I'm considering either an Orca or an Opal but aside from the difference in looks what are the other differences. I know that the carbon materials used in the bikes are different but I don't know how that translates to stiffness, ride quality, etc.
I'm 6'1", 185 lbs. and am coming off a Cannondale Caad 5 which is a GREAT bike but beats me to death on long rides. 
The other bike I'm considering is the Specialized Roubaix because of it's more relaxed geometry. Not sure how the Orbea geometry compares.
Any help is greatly appreciated. I'm a long time rider but don't know much about the finer differences between bikes.


----------



## jmess (Aug 24, 2006)

I haven't ridden an Opal but others have said it has a stiffer frame than the Orca. 

I have an 04 Roubaix and my 07 Orca feels more sporty and the Roubaix feels more like a cruiser. I have ridden both 100 miles and my body likes the Roubaix but the brain loves the more direct feel of the Orca. So the brain usually wins and I ride the Orca even though I know I will be feeling the road chatter more after 70 miles on the Orca.

As they say you need to ride all three bikes and see which one suits you the best.


----------



## plag (Apr 30, 2007)

My first bike was a CAA5 and yes you do take a beating, I currently have a 06 Orca which I love, very smooth yet very responsive. I upgraded to some carbon wheels so those helop absorb the road pretty well. I agree with jmess, the Opal is stiffer thats why they were used in the TDF prior to 07.


----------



## rollinrob (Dec 8, 2002)

I have both. A 07 Orca, and a 06 Opal. I also had the 05 Orca. Since I have had my Orca I really have not ridden my Opal. I think I will be selling it soon. Both bikes are very stiff. The fork on the Orca really makes the ride much more refined and comfortable for those long rides. The opal may be a tad stiffer but not much. I am built like a brick s-house and can really torque a frame. The Orca definatly holds its own against the Opal in the stiffness dept and is loads more comfortable for long rides..


----------



## r1levy (Jun 12, 2006)

*Thanks*

Thanks for the feedback. I'm going to plan a day at my LBS to try all three.


----------



## Big Jim Mac (Jun 28, 2007)

Orca/Opal vs. Robaix is no comparison. Better comparison would be the Onix vs. the Robaix. My wife bought the Specialized, I got an Onix. The geometry feels pretty close to me, both somewhat relaxed. But the Onix has way better gruppo for similar price. I also rode the Opal, felt the same as the Onix but that's where the comparison ended. That Opal is a rocket. Super stiff, and every turn of the crank made it feel like it was going to jump off the road. Of course, it had much better wheels. Didn't get it into any rough surfaces but would guess it will be a little harsher riding. I think Opal=race, Orca=looks, comfort, bling. Get them both! Specialized is not in this league IMHO.


----------



## Slave2Gravity (Jul 13, 2007)

The Opal frame is 30% stiffer than the Orca, so the acceleration is better, particularly climbing out of the saddle. 

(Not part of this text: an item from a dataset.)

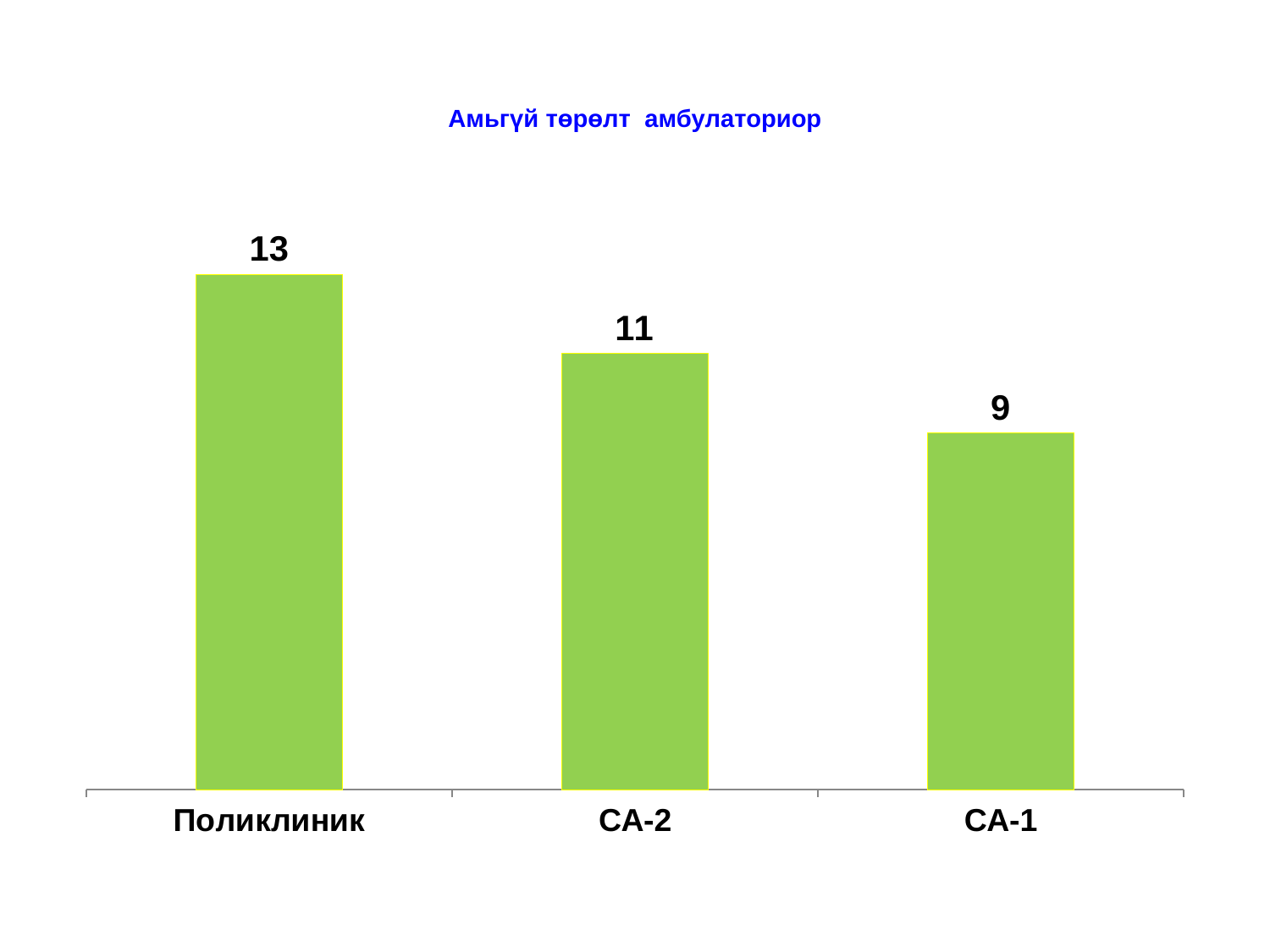
What kind of chart is shown on the slide? bar chart Which category has the lowest value? СА-1 What is the value for Поликлиник? 13 How many categories are shown in the chart? 3 What is the title of the chart? Амьгүй төрөлт амбулаториор What is the difference between the values for Поликлиник and СА-1? 4 Which category has the highest value? Поликлиник Which is larger, the value for СА-2 or the value for СА-1? СА-2 What is the value for СА-2? 11 What is the difference between the values for СА-2 and СА-1? 2 What is the value for СА-1? 9 Do the values rise or fall from left to right across the categories? fall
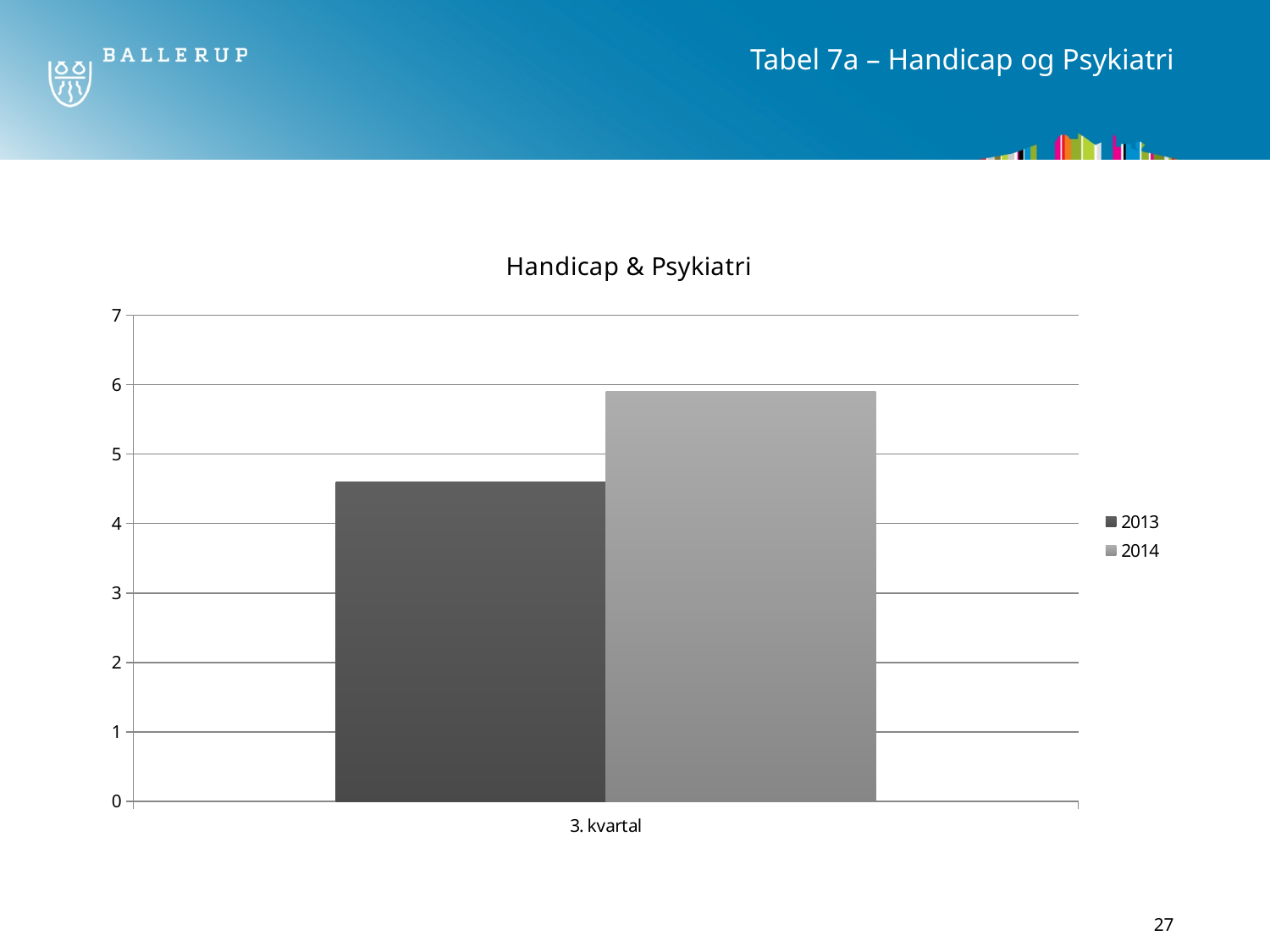
Which series has the lowest bar in the chart? 2013 Which series are listed in the legend? 2013 and 2014 Is the value for 2014 in 3. kvartal greater or less than 5? greater How many series does the legend list? 2 What is the category label on the x axis? 3. kvartal Is the value for 2013 in 3. kvartal greater or less than 5? less What kind of chart is shown on the slide? bar chart How many categories are shown on the x axis? 1 Is the value for 2013 in 3. kvartal greater or less than 4? greater Which series has the higher value for 3. kvartal, 2013 or 2014? 2014 What is the title of the chart? Handicap & Psykiatri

Comparing both bikes to the Roubaix is like apples and oranges. The Roubaix was originally designed with the Paris-Roubaix race (cobblestone course) in mind. Specialized wanted a bike that wouldn't beat up its riders and the idea paid off as the team won its first year out. That said, the Roubaix has changed quite a bit, becoming more relaxed and "cruiser" like while the Tarmac serves the role of Specialized's race rig. Gerolsteiner still uses the Roubaix, however, at select rounds. 

You'll find both Orbeas significantly stiffer with better acceleration and handling (more stable in the turns). The Roubaix is a fantastic bike, though. I had an '04 carbon frame, but there's not enough room in my stable for two road bikes so I sold the Spec for an '06 Opal. Haven't looked back yet, but do get a bit nostalgic for the comfy / squishy times...


----------



## r1levy (Jun 12, 2006)

Thanks for the reply. I'll probably opt for the Roubaix since at my age I'm looking for more comfort.


----------